= Ruth Rix =

English artist

Ruth Rix (born 1942) is an artist based in Brighton, England, who works across the visual arts, with a particular interest in painting. Her work is in private collections.

==Early life==
Born in Leamington Spa to parents who were Jewish refugees, Rix has lived, worked and trained in London, Leeds, York, and Vienna (she spent two years at the studio of Fritz Wotruba); she has studied at Leeds College of Art and Central Saint Martins.

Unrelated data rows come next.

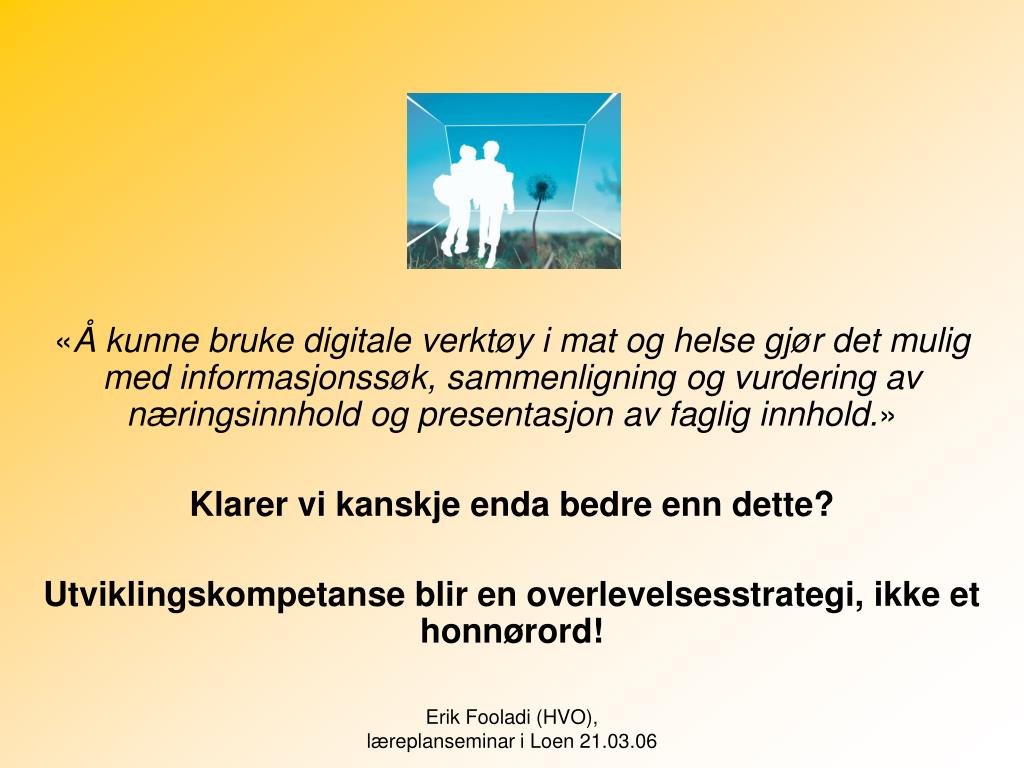 «Å kunne bruke digitale verktøy i mat og helse gjør det mulig med informasjonssøk, sammenligning og vurdering av næringsinnhold og presentasjon av faglig innhold.»

Klarer vi kanskje enda bedre enn dette?

Utviklingskompetanse blir en overlevelsesstrategi, ikke et honnørord!

Erik Fooladi (HVO),
læreplanseminar i Loen 21.03.06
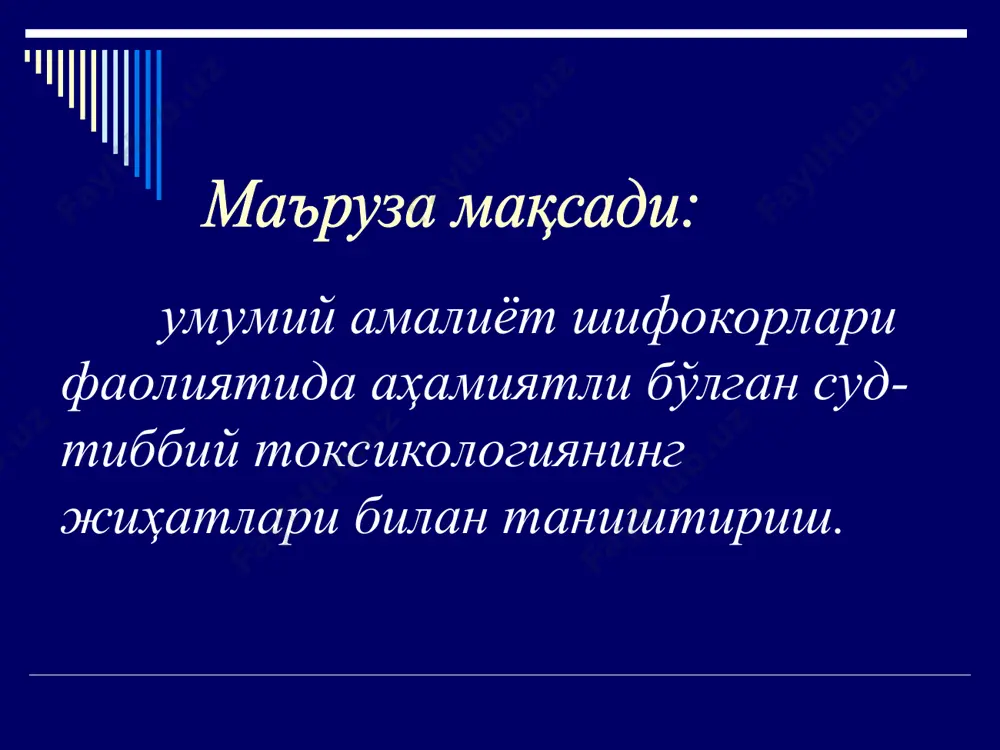 Маъруза мақсади:

умумий амалиёт шифокорлари фаолиятида аҳамиятли бўлган суд-тиббий токсикологиянинг жиҳатлари билан таништириш.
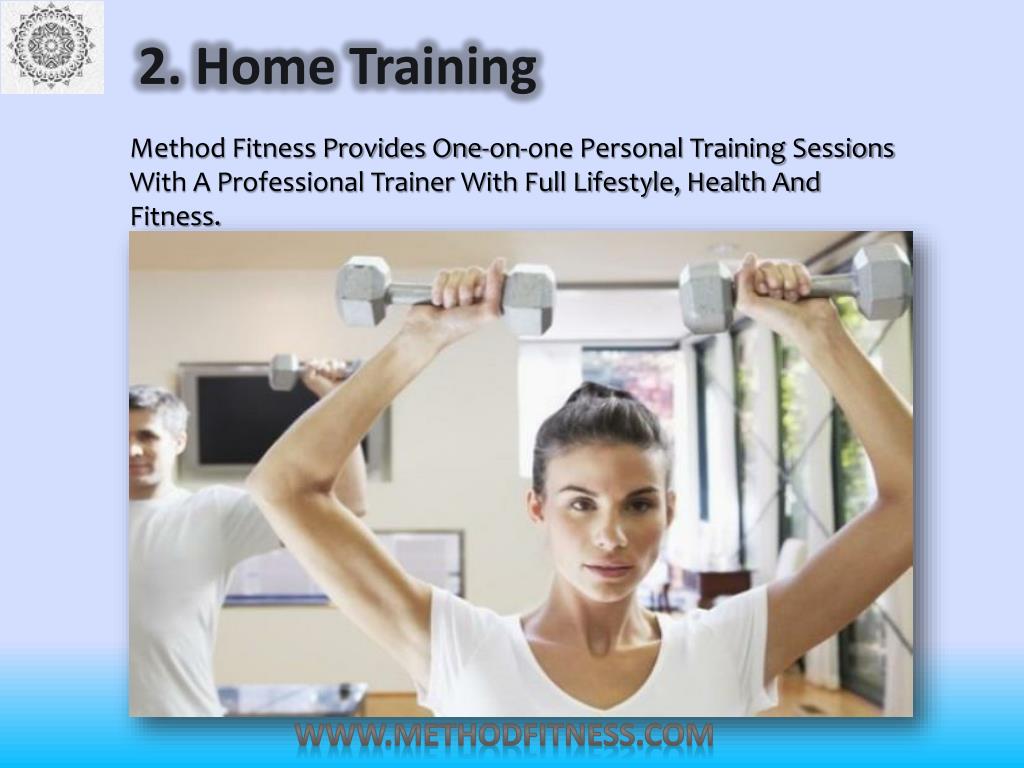 2. Home Training

Method Fitness Provides One-on-one Personal Training Sessions With A Professional Trainer With Full Lifestyle, Health And Fitness.

WWW.METHODFITNESS.COM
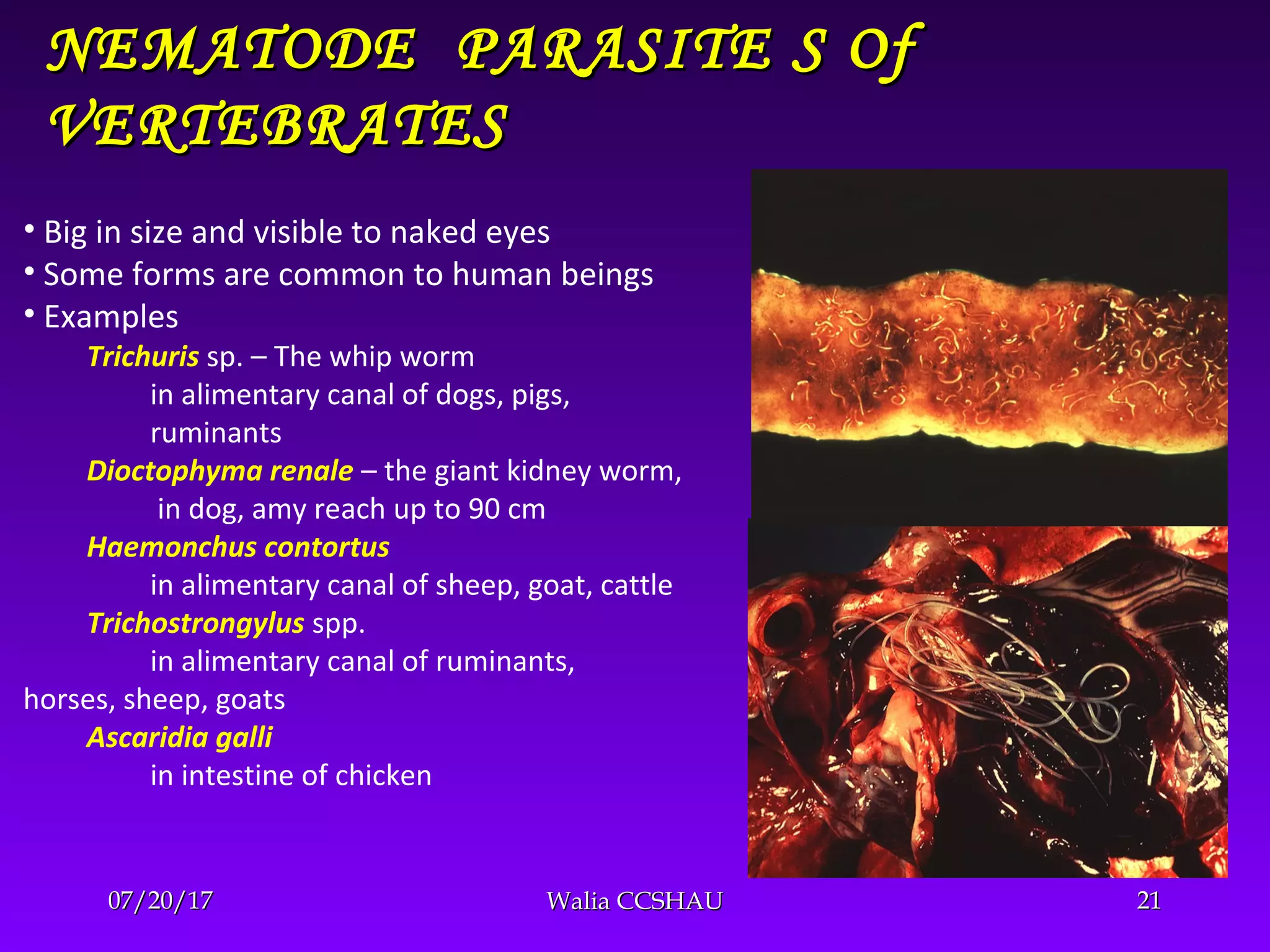 NEMATODE PARASITE S Of VERTEBRATES

• Big in size and visible to naked eyes
• Some forms are common to human beings
• Examples

Trichuris sp. – The whip worm
in alimentary canal of dogs, pigs, ruminants
Dioctophyma renale – the giant kidney worm, in dog, amy reach up to 90 cm
Haemonchus contortus
in alimentary canal of sheep, goat, cattle
Trichostrongylus spp.
in alimentary canal of ruminants, horses, sheep, goats
Ascaridia galli
in intestine of chicken

07/20/17 Walia CCSHAU 21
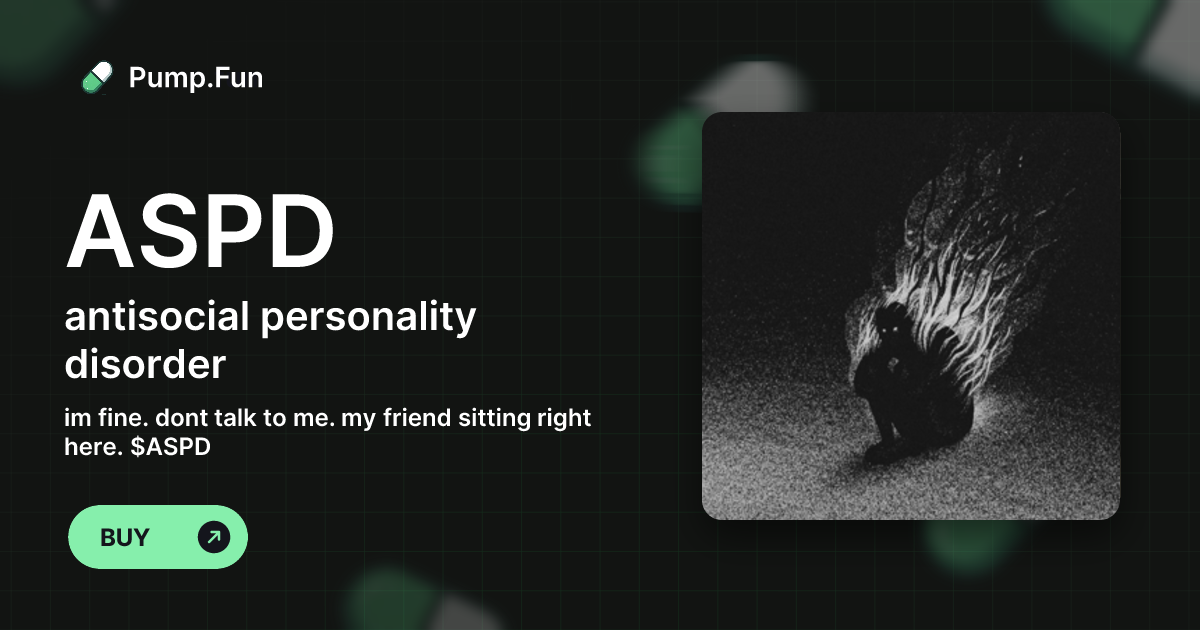 Pump.Fun

ASPD

antisocial personality disorder

im fine. dont talk to me. my friend sitting right here. \$ASPD

BUY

Her mother, Helga Michie, is a twin sister of the Austrian writer Ilse Aichinger, and Rix grew up in the company of artists and intellectuals such as Anna Mahler and Elias Canetti.

==Art work==
Some of Rix's work is oil on canvas, others comprise mixed media on paper. Her influences include Bill Viola, Andrei Tarkovsky, and Antoni Tàpies. Some of her themes have included staircases, landings, shifting rooms and spaces. Figures are sometimes present, although often absent, leaving only resonances.

==Notices==
In August 2006 Rix was featured in British art magazine Latest Arts special issue on women's art worldwide and through the ages. Rix is profiled in the double page centre spread section "Phenomenal Women: 30 of the most exciting and groundbreaking female artists in the world". Featured artists include prominent names such as Mary Cassatt, Tracey Emin, Frida Kahlo, Diane Arbus and Barbara Hepworth alongside comparatively unknown "art-breaker" Rix.

Latest Art commented that Rix was not famous as she was "too busy exploring and painting to seek the limelight" and hence her work was not in major museums and art galleries such as Britain's Tate gallery. She however has heavyweight and discerning patrons of long standing.

On 6 August 2007 Rix was the feature of a live interview at the Portobello Film Festival. She was in conversation with live artist Ernst Fischer in the "Magic Which Takes Time" section of a two-day series of events in the main festival called "The World's Greatest Magicians". The programme stated: "Cognoscenti's painter Ruth Rix ... makes a rare public appearance in introducing us to two of her works".